CHECK YOUR UNDERSTANDING:
1 > From the Delphi multithreading discussion, list every bottleneck it names.
2 > From the Delphi multithreading discussion, quote the passage starting at "Threads can also" and ending at "on multi cores/cpus!".

DOCUMENT SEGMENT:
★ ★ ★ ★ ★ ★ ★
Delphi 2010: Advantage of running multi threads if cannot allocate memory to create object for calculation in each thread

My Previous Question
From the above answer, means if in my threads has create objects, i will face memory allocation/deallocation bottleneck, thus result running threads may slower or no obvious time taken diff. than no thread. What's the advantages of running multi threads in the application if I cannot allocate memory to create the object for calculations in my thread?
What's the advantages of running multi threads in the application if I cannot allocate memory to create the objects for calculations in my thread?
It depends on where your bottlenecks are. If your bottleneck is the amount of memory available, then creating more threads won't help. Or, if I/O is a bottleneck, trying to parallelize will just slightly slow down everything because of context switching. It's like trying to make an underpowered car faster by putting wider tyres in it: fixing the wrong thing doesn't help.
Threads are useful when the bottleneck is the processor and there are several processors available.
Well, if you allocate chunks of memory in a loop, things will slow down.
If you can create your objects once at the beginning of TThread.execute, the overhead will be smaller.
Threads can also be benificial if you have to wait for IO-operations, or if you have expensive calculations to do on a machine with more than one physical core.
If you have memory intensive threads (many memory allocations/deallocations) you better use TopMM instead of FastMM:
FastMM uses a lock which blocks all other threads, TopMM does not so it scales much better on multi cores/cpus!
★ ★ ★ ★ ★ ★ ★
SUPPLIED INFORMATION:
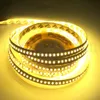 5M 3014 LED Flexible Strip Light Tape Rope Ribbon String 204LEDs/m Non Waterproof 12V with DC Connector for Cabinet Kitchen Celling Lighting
★ ★ ★ ★ ★ ★ ★
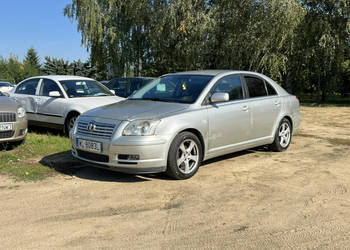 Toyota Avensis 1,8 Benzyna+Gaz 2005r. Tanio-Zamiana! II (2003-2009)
★ ★ ★ ★ ★ ★ ★
RESPONSES IN ORDER:
1 >
- memory allocation/deallocation
- the amount of memory available
- I/O
- the processor

2 >
Threads can also be benificial if you have to wait for IO-operations, or if you have expensive calculations to do on a machine with more than one physical core.
If you have memory intensive threads (many memory allocations/deallocations) you better use TopMM instead of FastMM:
FastMM uses a lock which blocks all other threads, TopMM does not so it scales much better on multi cores/cpus!